Exercise inputs ->
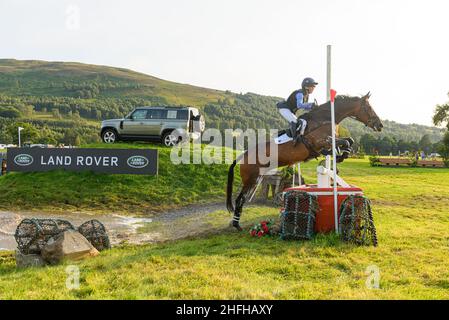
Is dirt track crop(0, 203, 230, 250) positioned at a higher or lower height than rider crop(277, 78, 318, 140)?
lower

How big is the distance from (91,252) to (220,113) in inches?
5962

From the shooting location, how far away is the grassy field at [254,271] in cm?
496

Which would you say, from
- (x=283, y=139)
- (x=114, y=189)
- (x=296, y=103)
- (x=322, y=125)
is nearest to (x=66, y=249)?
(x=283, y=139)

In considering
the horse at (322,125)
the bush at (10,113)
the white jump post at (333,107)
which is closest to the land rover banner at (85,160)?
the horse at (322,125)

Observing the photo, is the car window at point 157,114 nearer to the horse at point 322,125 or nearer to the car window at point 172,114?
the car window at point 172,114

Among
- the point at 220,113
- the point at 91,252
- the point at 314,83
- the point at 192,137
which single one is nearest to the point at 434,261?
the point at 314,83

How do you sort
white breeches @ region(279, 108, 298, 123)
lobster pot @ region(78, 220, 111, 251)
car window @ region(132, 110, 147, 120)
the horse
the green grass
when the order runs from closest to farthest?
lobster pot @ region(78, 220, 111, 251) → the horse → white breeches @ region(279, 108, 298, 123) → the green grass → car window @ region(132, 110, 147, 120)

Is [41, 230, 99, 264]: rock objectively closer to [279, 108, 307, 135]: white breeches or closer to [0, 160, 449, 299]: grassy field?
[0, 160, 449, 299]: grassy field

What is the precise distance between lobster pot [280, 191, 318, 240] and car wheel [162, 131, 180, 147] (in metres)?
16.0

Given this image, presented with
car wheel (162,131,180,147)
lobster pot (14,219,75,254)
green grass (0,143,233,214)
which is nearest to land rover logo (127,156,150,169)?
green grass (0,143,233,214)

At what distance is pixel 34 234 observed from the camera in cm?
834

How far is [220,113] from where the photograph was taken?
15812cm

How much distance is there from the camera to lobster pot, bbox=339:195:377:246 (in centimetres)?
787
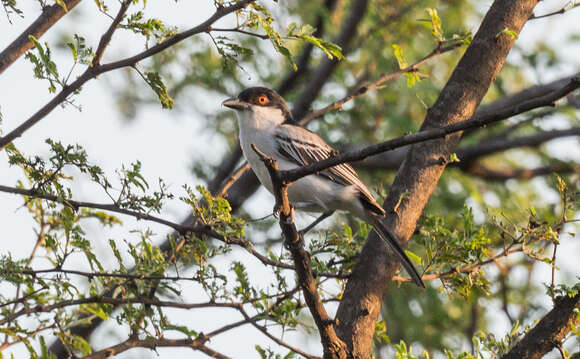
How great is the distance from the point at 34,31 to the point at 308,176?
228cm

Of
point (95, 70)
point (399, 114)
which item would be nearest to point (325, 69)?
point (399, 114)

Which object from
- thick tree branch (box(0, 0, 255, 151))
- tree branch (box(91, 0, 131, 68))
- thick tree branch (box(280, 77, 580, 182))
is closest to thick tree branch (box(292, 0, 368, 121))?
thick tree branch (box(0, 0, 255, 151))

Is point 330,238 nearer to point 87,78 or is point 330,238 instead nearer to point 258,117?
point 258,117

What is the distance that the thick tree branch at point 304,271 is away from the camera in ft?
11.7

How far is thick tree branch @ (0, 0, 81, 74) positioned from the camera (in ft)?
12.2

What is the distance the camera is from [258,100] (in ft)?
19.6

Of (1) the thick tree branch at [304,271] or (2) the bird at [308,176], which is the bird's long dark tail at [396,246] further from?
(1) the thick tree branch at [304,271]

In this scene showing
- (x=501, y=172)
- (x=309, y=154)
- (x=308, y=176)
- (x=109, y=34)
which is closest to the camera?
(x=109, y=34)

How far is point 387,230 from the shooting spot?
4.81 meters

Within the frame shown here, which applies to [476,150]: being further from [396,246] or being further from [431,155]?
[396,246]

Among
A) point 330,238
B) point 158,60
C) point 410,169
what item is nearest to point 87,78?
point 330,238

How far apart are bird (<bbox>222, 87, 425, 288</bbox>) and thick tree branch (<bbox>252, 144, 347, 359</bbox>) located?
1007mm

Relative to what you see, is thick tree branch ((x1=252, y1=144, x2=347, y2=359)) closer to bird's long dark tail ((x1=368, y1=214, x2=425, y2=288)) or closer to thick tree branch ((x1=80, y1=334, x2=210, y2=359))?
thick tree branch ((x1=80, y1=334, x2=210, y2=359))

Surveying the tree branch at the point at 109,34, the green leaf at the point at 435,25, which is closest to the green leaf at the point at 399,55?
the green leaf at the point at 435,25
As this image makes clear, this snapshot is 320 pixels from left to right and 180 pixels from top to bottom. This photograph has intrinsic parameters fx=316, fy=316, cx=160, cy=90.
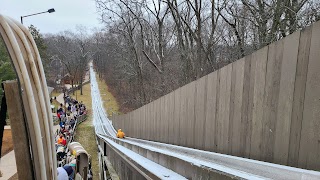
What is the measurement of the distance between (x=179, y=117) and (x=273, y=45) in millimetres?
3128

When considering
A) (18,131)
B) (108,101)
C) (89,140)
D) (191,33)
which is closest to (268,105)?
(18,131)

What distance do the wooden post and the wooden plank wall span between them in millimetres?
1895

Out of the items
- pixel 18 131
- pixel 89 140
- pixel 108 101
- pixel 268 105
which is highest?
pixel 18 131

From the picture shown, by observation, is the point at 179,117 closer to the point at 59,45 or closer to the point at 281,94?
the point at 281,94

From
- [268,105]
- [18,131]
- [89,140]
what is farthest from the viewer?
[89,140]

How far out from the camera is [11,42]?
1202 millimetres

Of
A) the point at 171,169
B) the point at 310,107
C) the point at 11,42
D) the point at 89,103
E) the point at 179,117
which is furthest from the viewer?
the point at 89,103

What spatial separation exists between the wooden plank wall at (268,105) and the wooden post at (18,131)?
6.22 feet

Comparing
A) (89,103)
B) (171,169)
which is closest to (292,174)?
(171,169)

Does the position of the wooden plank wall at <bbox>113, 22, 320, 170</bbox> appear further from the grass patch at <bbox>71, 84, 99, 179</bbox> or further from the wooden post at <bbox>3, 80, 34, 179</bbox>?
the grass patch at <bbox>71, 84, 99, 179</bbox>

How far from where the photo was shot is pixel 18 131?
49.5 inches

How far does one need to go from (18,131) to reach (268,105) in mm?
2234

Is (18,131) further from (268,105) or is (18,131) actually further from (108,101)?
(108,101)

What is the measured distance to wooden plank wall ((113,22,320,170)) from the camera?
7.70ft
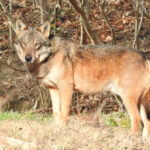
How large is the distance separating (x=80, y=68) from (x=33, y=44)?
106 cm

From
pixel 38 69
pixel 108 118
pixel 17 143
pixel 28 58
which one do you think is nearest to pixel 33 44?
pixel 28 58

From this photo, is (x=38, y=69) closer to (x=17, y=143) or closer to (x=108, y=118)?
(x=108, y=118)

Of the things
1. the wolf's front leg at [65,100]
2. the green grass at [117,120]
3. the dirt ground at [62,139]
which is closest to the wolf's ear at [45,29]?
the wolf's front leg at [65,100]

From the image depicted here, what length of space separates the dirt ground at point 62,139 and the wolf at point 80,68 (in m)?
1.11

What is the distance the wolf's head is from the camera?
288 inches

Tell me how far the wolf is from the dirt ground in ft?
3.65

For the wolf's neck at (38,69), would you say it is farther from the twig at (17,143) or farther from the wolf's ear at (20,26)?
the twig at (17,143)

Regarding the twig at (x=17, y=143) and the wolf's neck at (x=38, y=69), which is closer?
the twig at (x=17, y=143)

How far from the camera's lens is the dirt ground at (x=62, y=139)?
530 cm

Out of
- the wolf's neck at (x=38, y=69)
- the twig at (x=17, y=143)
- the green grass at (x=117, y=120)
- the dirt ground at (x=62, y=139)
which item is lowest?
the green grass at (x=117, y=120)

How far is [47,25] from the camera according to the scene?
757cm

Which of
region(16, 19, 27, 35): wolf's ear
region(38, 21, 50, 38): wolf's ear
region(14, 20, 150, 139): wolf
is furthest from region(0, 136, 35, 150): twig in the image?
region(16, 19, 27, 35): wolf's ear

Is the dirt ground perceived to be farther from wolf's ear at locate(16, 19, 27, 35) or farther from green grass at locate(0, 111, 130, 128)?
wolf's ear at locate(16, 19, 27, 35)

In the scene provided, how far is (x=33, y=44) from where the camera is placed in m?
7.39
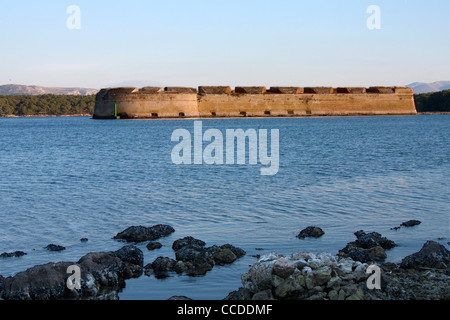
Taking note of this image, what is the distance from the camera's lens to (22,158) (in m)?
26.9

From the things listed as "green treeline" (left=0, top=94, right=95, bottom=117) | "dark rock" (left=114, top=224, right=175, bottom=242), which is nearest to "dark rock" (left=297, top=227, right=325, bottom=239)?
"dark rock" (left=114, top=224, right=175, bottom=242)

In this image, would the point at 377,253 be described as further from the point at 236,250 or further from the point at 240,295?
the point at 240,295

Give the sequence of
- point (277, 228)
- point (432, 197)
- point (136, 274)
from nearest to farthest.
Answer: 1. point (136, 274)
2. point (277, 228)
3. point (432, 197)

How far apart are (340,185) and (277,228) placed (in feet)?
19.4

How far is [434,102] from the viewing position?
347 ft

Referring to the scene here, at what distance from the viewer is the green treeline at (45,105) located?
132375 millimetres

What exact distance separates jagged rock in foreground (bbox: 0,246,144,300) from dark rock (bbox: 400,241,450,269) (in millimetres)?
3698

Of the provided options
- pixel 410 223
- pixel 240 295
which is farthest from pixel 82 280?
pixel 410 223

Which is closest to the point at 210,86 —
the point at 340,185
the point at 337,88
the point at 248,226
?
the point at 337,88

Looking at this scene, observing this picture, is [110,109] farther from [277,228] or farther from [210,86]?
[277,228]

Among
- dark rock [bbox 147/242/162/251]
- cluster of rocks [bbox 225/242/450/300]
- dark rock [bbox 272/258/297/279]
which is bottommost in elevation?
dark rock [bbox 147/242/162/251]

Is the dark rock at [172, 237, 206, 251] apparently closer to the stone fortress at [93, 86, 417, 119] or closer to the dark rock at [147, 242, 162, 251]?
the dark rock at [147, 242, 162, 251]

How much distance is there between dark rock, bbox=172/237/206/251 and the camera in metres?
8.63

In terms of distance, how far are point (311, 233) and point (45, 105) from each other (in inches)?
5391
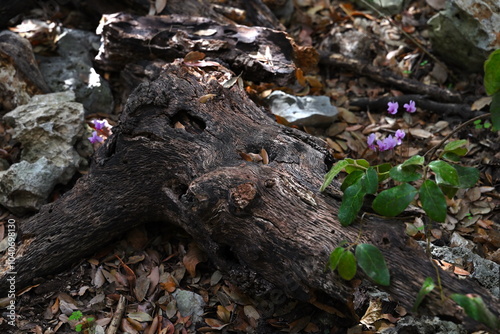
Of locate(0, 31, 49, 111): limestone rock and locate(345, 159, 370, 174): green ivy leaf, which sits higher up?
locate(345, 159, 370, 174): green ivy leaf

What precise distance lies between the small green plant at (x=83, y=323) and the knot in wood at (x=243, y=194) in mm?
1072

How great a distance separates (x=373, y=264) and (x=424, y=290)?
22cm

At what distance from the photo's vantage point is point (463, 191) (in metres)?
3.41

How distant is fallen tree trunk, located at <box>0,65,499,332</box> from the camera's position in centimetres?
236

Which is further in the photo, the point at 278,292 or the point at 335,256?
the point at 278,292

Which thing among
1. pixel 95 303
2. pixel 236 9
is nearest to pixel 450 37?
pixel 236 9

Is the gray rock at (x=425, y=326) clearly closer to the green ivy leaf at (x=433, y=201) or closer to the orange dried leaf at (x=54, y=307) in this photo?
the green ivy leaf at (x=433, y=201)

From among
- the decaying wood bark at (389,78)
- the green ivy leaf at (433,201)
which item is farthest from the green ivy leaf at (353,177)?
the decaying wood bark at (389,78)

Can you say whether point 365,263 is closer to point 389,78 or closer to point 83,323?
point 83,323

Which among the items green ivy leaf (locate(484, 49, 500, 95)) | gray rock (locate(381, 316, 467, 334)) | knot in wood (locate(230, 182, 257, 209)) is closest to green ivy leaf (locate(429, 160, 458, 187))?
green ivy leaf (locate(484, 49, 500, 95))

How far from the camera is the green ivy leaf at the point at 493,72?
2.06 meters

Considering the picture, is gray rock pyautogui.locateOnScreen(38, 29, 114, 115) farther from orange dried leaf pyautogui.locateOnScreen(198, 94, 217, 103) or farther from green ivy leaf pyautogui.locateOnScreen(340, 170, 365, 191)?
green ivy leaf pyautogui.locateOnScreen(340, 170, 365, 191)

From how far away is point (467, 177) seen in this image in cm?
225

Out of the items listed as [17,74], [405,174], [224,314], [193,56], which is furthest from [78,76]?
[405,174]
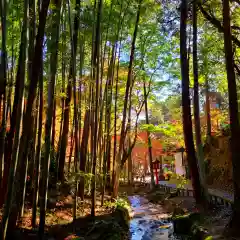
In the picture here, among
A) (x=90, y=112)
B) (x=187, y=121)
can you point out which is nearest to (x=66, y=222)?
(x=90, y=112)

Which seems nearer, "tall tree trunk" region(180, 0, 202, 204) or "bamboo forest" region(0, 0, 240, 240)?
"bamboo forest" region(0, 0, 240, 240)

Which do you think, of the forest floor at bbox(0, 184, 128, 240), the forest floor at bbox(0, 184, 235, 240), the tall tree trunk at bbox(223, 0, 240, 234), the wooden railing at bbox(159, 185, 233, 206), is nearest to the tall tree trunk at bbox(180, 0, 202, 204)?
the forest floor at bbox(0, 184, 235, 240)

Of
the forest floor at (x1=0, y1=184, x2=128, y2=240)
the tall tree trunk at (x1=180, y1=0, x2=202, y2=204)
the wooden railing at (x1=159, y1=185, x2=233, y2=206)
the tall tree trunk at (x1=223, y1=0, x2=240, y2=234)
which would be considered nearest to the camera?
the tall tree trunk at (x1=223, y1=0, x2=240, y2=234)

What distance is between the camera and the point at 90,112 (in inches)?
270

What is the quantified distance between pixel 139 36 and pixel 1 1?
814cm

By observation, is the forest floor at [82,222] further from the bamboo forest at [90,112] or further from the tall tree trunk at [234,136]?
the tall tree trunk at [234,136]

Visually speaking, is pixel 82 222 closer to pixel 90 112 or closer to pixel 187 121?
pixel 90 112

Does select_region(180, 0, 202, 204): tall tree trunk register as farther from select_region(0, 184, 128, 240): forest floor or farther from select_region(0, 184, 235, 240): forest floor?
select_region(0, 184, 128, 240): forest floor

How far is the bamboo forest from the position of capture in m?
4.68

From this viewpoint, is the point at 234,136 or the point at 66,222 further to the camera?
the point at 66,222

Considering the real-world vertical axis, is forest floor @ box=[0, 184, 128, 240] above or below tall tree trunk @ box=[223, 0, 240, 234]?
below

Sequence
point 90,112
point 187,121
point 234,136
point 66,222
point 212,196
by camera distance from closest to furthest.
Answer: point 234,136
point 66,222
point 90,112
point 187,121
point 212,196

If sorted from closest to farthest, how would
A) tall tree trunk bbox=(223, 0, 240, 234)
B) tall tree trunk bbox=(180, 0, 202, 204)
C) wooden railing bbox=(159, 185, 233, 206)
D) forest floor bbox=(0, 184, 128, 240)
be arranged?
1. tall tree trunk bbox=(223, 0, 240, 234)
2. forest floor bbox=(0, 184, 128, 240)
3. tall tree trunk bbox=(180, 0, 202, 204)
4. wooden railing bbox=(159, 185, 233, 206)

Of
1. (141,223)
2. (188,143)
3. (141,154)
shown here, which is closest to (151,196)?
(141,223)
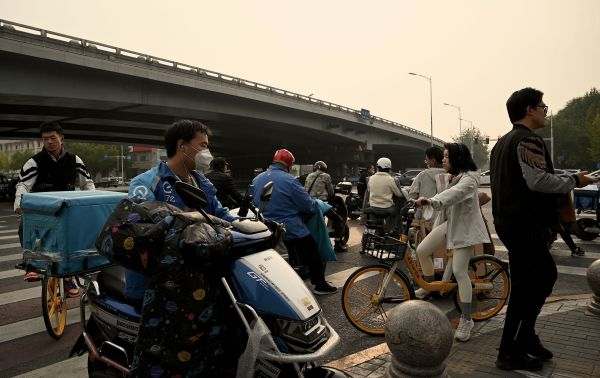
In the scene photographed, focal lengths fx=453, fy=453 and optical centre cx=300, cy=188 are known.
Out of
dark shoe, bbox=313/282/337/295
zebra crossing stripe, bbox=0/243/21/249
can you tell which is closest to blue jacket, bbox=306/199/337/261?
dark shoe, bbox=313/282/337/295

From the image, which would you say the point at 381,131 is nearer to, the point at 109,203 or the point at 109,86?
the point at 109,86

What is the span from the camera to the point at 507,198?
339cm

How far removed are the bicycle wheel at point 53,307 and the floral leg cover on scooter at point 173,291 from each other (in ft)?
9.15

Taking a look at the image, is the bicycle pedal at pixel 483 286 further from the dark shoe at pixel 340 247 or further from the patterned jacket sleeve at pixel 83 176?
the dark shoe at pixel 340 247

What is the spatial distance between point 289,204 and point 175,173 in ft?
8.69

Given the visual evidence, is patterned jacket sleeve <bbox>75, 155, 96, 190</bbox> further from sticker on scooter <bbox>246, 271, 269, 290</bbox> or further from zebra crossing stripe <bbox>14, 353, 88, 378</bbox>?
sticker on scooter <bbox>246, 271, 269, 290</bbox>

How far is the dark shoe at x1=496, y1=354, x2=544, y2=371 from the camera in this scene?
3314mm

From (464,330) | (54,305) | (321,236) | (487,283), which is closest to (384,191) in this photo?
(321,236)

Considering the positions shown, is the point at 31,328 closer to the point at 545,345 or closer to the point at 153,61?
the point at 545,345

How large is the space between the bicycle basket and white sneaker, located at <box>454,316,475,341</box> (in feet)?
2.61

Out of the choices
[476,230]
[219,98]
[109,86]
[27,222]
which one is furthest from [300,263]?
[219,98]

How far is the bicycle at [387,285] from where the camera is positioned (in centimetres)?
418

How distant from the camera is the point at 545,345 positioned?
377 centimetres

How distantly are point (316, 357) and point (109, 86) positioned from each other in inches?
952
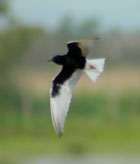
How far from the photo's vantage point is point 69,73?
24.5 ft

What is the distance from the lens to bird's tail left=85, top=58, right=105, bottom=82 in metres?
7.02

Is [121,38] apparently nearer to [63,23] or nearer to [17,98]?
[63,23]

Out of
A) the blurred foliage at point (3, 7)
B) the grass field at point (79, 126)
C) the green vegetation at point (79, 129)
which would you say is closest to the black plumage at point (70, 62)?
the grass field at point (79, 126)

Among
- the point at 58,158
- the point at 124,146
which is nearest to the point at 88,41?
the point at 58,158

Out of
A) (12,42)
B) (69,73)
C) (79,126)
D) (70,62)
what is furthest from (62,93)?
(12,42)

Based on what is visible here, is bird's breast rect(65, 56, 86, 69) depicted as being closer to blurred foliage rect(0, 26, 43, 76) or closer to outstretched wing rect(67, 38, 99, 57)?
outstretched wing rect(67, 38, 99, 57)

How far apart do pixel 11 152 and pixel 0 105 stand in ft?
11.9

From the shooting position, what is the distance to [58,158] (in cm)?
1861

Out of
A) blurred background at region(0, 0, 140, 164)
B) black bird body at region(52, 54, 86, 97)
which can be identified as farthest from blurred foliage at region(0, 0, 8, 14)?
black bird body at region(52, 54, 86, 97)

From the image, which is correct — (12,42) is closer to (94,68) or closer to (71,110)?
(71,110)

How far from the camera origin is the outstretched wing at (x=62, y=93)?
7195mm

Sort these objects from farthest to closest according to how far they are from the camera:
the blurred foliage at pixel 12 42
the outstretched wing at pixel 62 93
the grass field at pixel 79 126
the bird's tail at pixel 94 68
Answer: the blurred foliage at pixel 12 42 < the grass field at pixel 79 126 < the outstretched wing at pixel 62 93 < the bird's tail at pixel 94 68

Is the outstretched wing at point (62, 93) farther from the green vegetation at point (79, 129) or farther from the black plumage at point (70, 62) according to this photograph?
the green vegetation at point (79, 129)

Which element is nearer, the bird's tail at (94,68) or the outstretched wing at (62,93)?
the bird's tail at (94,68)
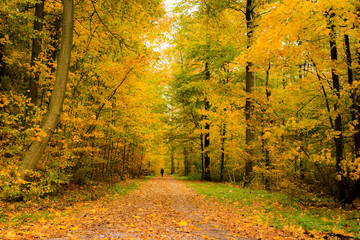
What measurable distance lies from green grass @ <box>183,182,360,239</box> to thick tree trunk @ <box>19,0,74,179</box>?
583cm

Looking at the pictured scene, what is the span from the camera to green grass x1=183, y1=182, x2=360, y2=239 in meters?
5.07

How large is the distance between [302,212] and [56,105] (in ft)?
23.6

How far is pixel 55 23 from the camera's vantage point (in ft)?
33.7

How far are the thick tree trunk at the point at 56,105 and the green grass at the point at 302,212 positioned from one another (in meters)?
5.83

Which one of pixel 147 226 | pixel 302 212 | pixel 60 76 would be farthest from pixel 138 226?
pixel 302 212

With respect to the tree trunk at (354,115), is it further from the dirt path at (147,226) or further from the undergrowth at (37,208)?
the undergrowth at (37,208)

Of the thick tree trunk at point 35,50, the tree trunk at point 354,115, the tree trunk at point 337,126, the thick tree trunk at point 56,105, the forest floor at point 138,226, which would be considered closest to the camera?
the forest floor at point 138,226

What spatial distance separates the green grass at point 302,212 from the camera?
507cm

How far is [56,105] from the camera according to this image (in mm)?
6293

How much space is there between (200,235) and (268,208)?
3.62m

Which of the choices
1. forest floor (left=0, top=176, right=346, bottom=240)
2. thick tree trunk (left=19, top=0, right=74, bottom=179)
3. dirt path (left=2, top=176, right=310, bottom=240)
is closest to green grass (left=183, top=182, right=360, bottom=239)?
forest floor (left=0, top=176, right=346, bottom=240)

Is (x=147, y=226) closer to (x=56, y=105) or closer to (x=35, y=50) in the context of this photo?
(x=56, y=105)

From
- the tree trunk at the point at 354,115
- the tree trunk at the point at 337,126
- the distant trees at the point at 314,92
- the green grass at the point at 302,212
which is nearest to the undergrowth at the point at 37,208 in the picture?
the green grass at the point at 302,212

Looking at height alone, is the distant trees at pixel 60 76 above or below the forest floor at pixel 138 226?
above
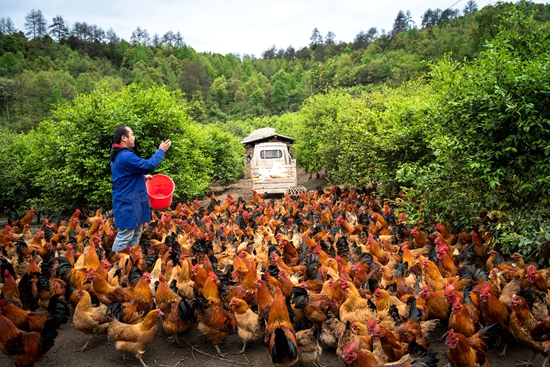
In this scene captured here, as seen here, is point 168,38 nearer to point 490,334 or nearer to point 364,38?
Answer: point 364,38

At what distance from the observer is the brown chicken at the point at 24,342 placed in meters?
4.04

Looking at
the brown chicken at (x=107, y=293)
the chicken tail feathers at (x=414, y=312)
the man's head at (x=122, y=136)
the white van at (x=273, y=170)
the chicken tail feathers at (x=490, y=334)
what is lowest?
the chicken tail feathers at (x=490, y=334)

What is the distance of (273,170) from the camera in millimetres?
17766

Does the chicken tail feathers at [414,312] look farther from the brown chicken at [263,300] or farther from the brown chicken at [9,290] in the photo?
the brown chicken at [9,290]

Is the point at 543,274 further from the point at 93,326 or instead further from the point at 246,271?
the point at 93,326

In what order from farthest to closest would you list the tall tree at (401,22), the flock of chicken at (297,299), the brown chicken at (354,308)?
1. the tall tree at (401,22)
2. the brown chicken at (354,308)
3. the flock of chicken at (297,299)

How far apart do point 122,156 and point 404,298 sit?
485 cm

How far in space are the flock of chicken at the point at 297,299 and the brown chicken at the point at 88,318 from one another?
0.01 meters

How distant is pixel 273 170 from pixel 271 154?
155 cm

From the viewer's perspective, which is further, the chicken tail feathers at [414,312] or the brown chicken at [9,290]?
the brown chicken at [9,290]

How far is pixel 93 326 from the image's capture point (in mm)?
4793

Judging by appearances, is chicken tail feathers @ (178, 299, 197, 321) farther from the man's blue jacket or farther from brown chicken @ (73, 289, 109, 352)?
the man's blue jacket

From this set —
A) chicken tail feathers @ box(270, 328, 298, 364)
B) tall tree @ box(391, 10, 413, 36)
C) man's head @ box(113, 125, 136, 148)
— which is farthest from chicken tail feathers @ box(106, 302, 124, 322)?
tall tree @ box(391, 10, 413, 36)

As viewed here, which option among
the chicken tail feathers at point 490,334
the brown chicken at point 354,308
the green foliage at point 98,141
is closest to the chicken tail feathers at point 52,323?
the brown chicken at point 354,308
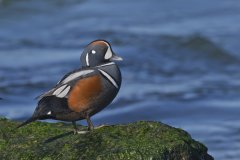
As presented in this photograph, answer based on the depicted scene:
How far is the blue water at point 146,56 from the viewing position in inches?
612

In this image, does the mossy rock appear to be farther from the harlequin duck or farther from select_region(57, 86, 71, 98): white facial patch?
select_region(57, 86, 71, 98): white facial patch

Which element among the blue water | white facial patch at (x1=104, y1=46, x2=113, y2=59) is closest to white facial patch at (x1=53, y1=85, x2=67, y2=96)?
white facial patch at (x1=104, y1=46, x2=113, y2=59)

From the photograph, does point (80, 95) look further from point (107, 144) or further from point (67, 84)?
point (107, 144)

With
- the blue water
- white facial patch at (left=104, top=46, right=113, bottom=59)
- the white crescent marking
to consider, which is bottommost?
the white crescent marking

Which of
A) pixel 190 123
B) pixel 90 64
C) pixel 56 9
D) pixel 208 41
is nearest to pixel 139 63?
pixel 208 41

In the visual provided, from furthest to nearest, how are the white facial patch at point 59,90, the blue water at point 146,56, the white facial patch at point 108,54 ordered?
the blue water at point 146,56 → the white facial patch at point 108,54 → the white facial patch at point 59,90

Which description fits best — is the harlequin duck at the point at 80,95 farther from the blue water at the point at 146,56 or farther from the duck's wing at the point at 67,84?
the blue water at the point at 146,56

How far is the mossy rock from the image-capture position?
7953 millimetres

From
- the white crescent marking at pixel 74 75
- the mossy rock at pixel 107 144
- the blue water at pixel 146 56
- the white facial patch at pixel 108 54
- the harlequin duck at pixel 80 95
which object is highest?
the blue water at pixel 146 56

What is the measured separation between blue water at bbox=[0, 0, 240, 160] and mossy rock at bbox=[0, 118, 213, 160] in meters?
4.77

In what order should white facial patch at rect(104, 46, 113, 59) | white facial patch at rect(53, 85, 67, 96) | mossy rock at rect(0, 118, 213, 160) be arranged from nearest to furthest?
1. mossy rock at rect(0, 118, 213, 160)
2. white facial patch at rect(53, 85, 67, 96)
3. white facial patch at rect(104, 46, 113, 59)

Stated task -> Extract, exactly as they appear, the lines from the one containing "What is the measured separation" through the final line.

Complete answer ->
What is the measured separation between blue water at bbox=[0, 0, 240, 160] and mossy rock at bbox=[0, 118, 213, 160] in meters?
4.77

In what order should white facial patch at rect(104, 46, 113, 59) | white facial patch at rect(53, 85, 67, 96) | mossy rock at rect(0, 118, 213, 160) be arranged from nearest to furthest?
1. mossy rock at rect(0, 118, 213, 160)
2. white facial patch at rect(53, 85, 67, 96)
3. white facial patch at rect(104, 46, 113, 59)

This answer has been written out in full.